● **WHAT IS ASKED**:
A) Translate this sentence from the text on the surrealist enquiry into freedom into French: "It seems to us necessary, firstly, to clarify what the watchwords love, poetry and freedom stand for today."
B) Please pick up the text on the surrealist enquiry into freedom after its last sentence and continue it.

TEXT SEGMENT start

Sunday, February 02, 2014

Liberty in Question: Responses to an Enquiry from the Paris Group of the Surrealist Movement


Collage: Paul Cowdell, Merl Fluin, Patrick Hourihan, Elva Jozef, Jonah Wilberg, Kirsty Woods
 
Dear friends,

We are launching an enquiry the ambition of which is to identify what the surrealist spirit might still mean in a world that appears to have integrated surrealism into its references and discourses, but in reality tramples upon its major demands.

It seems to us necessary, firstly, to clarify what the watchwords love, poetry and freedom stand for today.

We begin by challenging freedom, with three questions that you can answer with a word, a sentence or a long speech, or even criticizing the question. All contributions would be welcome.

1 - Does the word freedom still seem to you, here and now, inspiring?

This seems an oddly anxious question. It seems designed to encourage a rather unconvincingly loud ‘YES!’ in the face of difficult odds. The question’s uneasiness points to a more general anxiety in the enquiry as a whole, moreover, that loses the very point of freedom.

TEXT SEGMENT end
DATA SECTION start

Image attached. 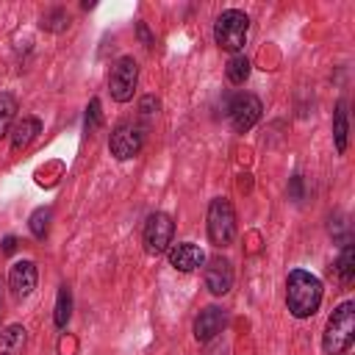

DATA SECTION end

● **RESULTS FOR EACH TASK**:
A) Il nous semble nécessaire, tout d'abord, de clarifier ce que représentent aujourd'hui les mots d'ordre amour, poésie et liberté.

B)
Idque apud imperitos humanitas vocabatur, cum pars servitutis esset

The history of oppression is littered with the oppressors claiming the language of the oppressed. They would have our labour, our lives, our loves, our dreams, and even the very words out of our mouths, but this is not a fight for a dictionary.

The word ‘freedom’ is only a shorthand summary of a world we have not yet made, not yet invented, not yet even imagined. I’m much more interested in making and inventing that world, but I’m not prepared to let go of the words. They also have a part in that future, necessary, world, and we want them too.

The attempted appropriation of such words by our enemies, those who would deny us that future, may play a rather limited role in drawing attention to the need to reclaim them. As a student under the Thatcher government I remember explicitly focusing on their use of words like ‘liberty’, ‘freedom’, ‘democracy’ etc. If I felt frustrated in their use of words that for me signified a better future yet to be made rather than their corporate shithole, I also felt that I had to find ways to change the world to make that future.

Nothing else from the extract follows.